To: William H Huebl who wrote (41380)7/5/1999 5:07:00 PM
From: Haim R. Branisteanu  Read Replies (1) | Respond to of 94695
 
The New Era - discounting not company future earnings but future capital gains in the stock market to buy a home. Inflation ?? What inflation if a home goes up 20% in 18 months it does not count!!

Homebuyers using stock profits for down payments

Copyright © 1999 Nando Media, Copyright © 1999 Associated Press

By TESSIE BORDEN

LOS ANGELES (July 5, 1999 1:43 p.m. EDT nandotimes.com) - It used to take decades of scrimping and saving to afford a dream house, but in the midst of Wall Street's bull market, investors are shaving years off that time and ditching their piggy banks.

With stock prices climbing by double digits in each of the past four years, people in their 20s and 30s are using proceeds from profit-swollen stock portfolios for down payments for increasingly luxurious homes.

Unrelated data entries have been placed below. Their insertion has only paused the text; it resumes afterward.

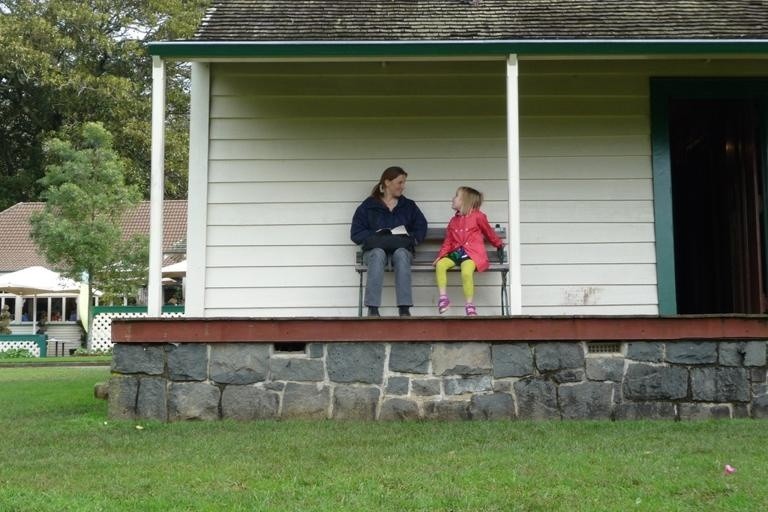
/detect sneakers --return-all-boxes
[438,296,451,313]
[398,306,412,317]
[465,303,476,315]
[367,306,379,316]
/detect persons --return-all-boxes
[40,310,48,321]
[22,310,29,321]
[51,311,62,321]
[167,294,179,305]
[350,165,428,316]
[431,186,505,316]
[70,311,76,320]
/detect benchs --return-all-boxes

"Is there another way to do it?" joked Dan Summers, a 35-year-old engineer at Silicon Valley-based laser maker Visx. He cashed in his company stock options for a four-bedroom home in Northern California. "The stock went up, so I had the money to buy."

The stock market's advance, underpinned by the booming economy and the growth of high-tech and Internet companies, has given more Americans the means to buy bigger and better homes. But financial experts and mortgage brokers warn some homeowners might find they can't afford to keep those homes if the market heads south.

An April spot survey by the California Association of Realtors showed about 15 percent of customers in the nation's most populous state bought their homes with money from stocks, stock options and 401(k) plans.

No comparable figures exist for previous years. But census numbers show that a decade ago, only 4 percent of new home buyers nationwide used profits from investments or the sale of real estate to buy new homes.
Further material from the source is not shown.